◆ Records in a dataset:
-- Begin --

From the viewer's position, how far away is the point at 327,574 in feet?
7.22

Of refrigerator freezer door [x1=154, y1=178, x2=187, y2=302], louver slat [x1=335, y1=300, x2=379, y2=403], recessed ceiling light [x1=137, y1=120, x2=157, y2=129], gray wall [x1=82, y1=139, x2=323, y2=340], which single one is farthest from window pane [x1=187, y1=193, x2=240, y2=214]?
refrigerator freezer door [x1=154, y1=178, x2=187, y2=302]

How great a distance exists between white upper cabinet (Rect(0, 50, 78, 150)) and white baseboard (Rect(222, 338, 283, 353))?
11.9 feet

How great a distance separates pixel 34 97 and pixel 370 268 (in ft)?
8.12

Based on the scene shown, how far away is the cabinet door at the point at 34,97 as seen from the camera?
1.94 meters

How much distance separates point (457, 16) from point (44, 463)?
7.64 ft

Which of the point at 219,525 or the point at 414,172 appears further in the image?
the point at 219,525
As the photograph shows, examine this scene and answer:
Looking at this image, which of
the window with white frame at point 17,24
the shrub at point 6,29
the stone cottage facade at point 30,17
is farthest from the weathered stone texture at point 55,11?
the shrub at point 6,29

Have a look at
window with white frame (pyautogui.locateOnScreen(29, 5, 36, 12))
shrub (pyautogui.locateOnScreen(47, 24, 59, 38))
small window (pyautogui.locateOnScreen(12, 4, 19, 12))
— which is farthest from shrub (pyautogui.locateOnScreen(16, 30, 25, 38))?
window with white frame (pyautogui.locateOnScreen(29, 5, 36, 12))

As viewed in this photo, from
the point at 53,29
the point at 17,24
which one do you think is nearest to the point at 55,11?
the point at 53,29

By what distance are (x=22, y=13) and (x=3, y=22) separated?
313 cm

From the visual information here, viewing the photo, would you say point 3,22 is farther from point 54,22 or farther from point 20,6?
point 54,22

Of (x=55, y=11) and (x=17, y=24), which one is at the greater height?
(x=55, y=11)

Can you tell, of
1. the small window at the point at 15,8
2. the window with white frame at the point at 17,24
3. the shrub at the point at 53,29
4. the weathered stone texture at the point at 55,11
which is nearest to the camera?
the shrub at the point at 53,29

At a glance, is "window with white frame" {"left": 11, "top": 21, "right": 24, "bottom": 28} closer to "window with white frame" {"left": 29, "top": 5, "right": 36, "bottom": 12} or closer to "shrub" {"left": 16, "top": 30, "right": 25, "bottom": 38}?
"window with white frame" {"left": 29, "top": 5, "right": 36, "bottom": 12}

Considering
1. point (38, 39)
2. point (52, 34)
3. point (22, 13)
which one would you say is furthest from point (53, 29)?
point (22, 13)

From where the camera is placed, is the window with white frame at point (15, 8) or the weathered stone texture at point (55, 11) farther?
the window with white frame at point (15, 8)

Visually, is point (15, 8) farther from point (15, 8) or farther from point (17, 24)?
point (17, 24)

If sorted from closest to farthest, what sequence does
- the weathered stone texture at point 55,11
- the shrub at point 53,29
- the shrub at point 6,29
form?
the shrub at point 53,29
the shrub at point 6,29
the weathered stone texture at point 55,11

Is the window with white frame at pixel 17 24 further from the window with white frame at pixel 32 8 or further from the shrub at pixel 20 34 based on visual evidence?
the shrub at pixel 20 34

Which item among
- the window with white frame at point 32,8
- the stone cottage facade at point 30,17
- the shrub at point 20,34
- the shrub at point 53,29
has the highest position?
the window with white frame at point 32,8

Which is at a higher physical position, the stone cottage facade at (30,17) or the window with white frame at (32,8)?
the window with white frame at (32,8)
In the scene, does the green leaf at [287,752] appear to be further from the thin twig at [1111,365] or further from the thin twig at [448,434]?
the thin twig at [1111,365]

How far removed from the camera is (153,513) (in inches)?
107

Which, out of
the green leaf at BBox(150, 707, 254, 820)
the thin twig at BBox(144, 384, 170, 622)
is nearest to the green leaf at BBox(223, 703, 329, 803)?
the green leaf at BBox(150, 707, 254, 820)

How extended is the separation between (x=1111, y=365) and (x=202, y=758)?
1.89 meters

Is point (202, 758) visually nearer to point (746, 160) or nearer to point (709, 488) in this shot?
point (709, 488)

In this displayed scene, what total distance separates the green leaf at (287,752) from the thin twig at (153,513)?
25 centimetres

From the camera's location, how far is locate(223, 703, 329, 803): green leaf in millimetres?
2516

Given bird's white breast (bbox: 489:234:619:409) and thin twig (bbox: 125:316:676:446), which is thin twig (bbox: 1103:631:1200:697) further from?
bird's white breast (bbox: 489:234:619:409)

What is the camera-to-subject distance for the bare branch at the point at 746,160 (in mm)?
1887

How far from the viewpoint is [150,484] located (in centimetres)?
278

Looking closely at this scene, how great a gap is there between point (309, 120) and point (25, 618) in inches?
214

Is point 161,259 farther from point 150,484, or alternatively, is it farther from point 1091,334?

-- End --

◆ What is required: Output every line of these entries again without any changes, covering all of them from start to finish.

◆ Output of the task:
From the viewer's position, how far away is the point at 327,574 in feet?
7.22

Of refrigerator freezer door [x1=154, y1=178, x2=187, y2=302], louver slat [x1=335, y1=300, x2=379, y2=403], recessed ceiling light [x1=137, y1=120, x2=157, y2=129], gray wall [x1=82, y1=139, x2=323, y2=340], which single one is farthest from window pane [x1=187, y1=193, x2=240, y2=214]?
refrigerator freezer door [x1=154, y1=178, x2=187, y2=302]

How great a distance exists between white upper cabinet (Rect(0, 50, 78, 150)) and white baseboard (Rect(222, 338, 283, 353))?
11.9 feet

How great a distance separates pixel 34 97 and pixel 370 268 (in ft)?
8.12

Based on the scene shown, how far away is the cabinet door at the point at 34,97 as seen from the camera?
1.94 meters

How much distance separates point (457, 16) from point (44, 463)?
7.64 ft

Which of the point at 219,525 or the point at 414,172 appears further in the image?
the point at 219,525
As the photograph shows, examine this scene and answer:
Looking at this image, which of
the window with white frame at point 17,24
the shrub at point 6,29
the stone cottage facade at point 30,17
is farthest from the weathered stone texture at point 55,11?
the shrub at point 6,29

Have a look at
window with white frame (pyautogui.locateOnScreen(29, 5, 36, 12))
shrub (pyautogui.locateOnScreen(47, 24, 59, 38))
small window (pyautogui.locateOnScreen(12, 4, 19, 12))
— which is farthest from shrub (pyautogui.locateOnScreen(16, 30, 25, 38))?
window with white frame (pyautogui.locateOnScreen(29, 5, 36, 12))

As viewed in this photo, from
the point at 53,29
the point at 17,24
which one do you think is nearest to the point at 55,11?
the point at 53,29

By what distance are (x=22, y=13) and (x=3, y=22) separated?
313 cm

From the visual information here, viewing the photo, would you say point 3,22 is farther from point 54,22 or farther from point 20,6?
point 54,22

Of (x=55, y=11) and (x=17, y=24), which one is at the greater height?
(x=55, y=11)

Can you tell, of
1. the small window at the point at 15,8
2. the window with white frame at the point at 17,24
3. the shrub at the point at 53,29
4. the weathered stone texture at the point at 55,11
which is nearest to the camera?
the shrub at the point at 53,29

At a glance, is "window with white frame" {"left": 11, "top": 21, "right": 24, "bottom": 28} closer to "window with white frame" {"left": 29, "top": 5, "right": 36, "bottom": 12} or closer to "shrub" {"left": 16, "top": 30, "right": 25, "bottom": 38}?
"window with white frame" {"left": 29, "top": 5, "right": 36, "bottom": 12}

Considering
1. point (38, 39)
2. point (52, 34)
3. point (22, 13)
which one would you say is furthest from point (53, 29)?
point (22, 13)

From where the camera is placed, is the window with white frame at point (15, 8) or the weathered stone texture at point (55, 11) farther?
the window with white frame at point (15, 8)

Visually, is point (15, 8) farther from point (15, 8) or farther from point (17, 24)?
point (17, 24)

If sorted from closest to farthest, what sequence does
- the weathered stone texture at point 55,11
- the shrub at point 53,29
- the shrub at point 6,29
form?
the shrub at point 53,29
the shrub at point 6,29
the weathered stone texture at point 55,11

Is the window with white frame at pixel 17 24 further from the window with white frame at pixel 32 8 or further from the shrub at pixel 20 34 based on visual evidence?
the shrub at pixel 20 34

Which item among
- the window with white frame at point 32,8
- the stone cottage facade at point 30,17
- the shrub at point 20,34
- the shrub at point 53,29
has the highest position?
the window with white frame at point 32,8

Which is at a higher physical position, the stone cottage facade at (30,17) or the window with white frame at (32,8)?
the window with white frame at (32,8)
In the scene, does the green leaf at [287,752] appear to be further from the thin twig at [1111,365] or further from the thin twig at [448,434]?
the thin twig at [1111,365]

How far removed from the camera is (153,513) (in inches)?
107

Which, out of
the green leaf at BBox(150, 707, 254, 820)
the thin twig at BBox(144, 384, 170, 622)
is nearest to the green leaf at BBox(223, 703, 329, 803)?
the green leaf at BBox(150, 707, 254, 820)

How extended is the separation between (x=1111, y=365) and (x=202, y=758)?
1.89 meters

Is point (202, 758) visually nearer to point (746, 160) or nearer to point (709, 488) in this shot?
point (709, 488)

In this displayed scene, what total distance separates the green leaf at (287,752) from the thin twig at (153,513)?
25 centimetres

From the camera's location, how far is locate(223, 703, 329, 803): green leaf in millimetres?
2516

Given bird's white breast (bbox: 489:234:619:409) and thin twig (bbox: 125:316:676:446), which is thin twig (bbox: 1103:631:1200:697) further from?
bird's white breast (bbox: 489:234:619:409)

What is the camera-to-subject distance for the bare branch at the point at 746,160 (in mm)?
1887

How far from the viewpoint is [150,484] located (in centimetres)?
278

Looking closely at this scene, how great a gap is there between point (309, 120) and point (25, 618) in inches?
214

Is point 161,259 farther from point 150,484, or alternatively, is it farther from point 1091,334?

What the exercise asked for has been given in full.